178.大阪城奪還戦③
暴走族チームは勿論のことながら、ボスキャラの配下である仏らも、あちらこちらへ避難しようとしています。
そこへ、
ズドォオンッ!!
右側面を地に打ち付けたボスが、
グラァ~ …… ドン!
うつ伏せで倒れました。
味方はもとより、敵にも犠牲は出ておりません。
[6M級の仏]はというと、“感電”によって痙攣しています。
この状況に、【侍】のジュンヤさんが、
「チャンスだ。
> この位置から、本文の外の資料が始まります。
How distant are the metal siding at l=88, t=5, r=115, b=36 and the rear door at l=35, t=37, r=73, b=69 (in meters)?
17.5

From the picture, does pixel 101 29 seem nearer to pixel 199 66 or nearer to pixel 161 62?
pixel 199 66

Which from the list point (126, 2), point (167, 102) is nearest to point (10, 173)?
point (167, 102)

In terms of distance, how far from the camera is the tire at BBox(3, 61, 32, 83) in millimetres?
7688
」
「仕留めるぞ!!」
周囲に告げたのです。
それによって、全員がボスに攻撃を開始します。
しかし、ボスキャラの家来どもが〝そうはさせまい〟と、[強虎嵐武]&[虎超乱]に襲い掛かったのです。
「!」
「とりあえず、ボスは、東京の人らに任せて、俺達はコイツラに対応しよう!!」
“黒髪ソバージュの男性”に促され、
「せやな!」
「皆、こん仏らぁ倒すでッ!!」
金髪リーゼントさんが、お仲間に指示しました。
一方、私たちは、[魔法]や[スキル]をボスキャラに向けて発動していったのです。
ちなみに、アケミさんは、火/風/氷/雷/爆発/回復の魔法を扱えます。
ご本人は【勇者】なので、割と“チート”の模様です。
んー、…、羨ましい!
心の声が漏れたところで、話しを元に戻しましょう。
私・壱紀くん・サトシさんが、ボスに接近しました。
他の人々は、中間距離や遠距離から能力を使っています。
確実に負傷していってるボスキャラは、アケミさんの【ストラッシュ】による痺れが解けたようで、上半身を〝ガバァッ!!〟と起こしたのです。
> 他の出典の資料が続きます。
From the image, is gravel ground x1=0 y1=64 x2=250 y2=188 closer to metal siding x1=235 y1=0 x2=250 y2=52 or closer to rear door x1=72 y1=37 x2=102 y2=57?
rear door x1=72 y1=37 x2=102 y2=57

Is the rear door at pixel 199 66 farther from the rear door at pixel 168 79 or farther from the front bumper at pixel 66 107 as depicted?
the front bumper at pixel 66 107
この流れで、敵が合計6個の目から【ビーム】を飛ばしました。
“正面の顔”のものは完全に外れ、右側のものは【機工士】のユウジさんと【騎士】のハルカさんに、左側のものは仏たちにヒットします。
ユウジさんは胸の中央あたりを、ハルカさんは右肩を、それぞれに貫かれたのです。
痛そうにしているお二人を、【神官】のカズヒコさんが魔法で治癒していきます。
大事に至らなかったようで、私が安堵していたところ、
「まずい!」
「距離を取ろう!!」
【武闘家】であるサトシさんが危険を知らせました。
私が〝フ〟と見てみたら、既に立ち上がっているボスが、[巨大な両口ハンマー]を振り被っていたのです。
逃げ遅れた私を、
「お姉ちゃん!」
琴音が心配します。
「大丈夫!!」
妹に視線を送ることなく返事した私は、
「身かわし!」
こう唱えました。
それによって、〝ブオッ!!〟と迫りくる[大金槌]を、後方に〝シュタッ!〟と躱せたのです。
〝このジョブを選んで間違いだったかも〟などと、低評価を下したのは、どこの誰でしたっけ?
…………。
すみません、私です。
と、まぁ、お茶羅家ている間に、
ドオーンッ!!
[ボス仏]の“ハンマー”によって、またしても地面の四方八方に亀裂が生じたのでした―。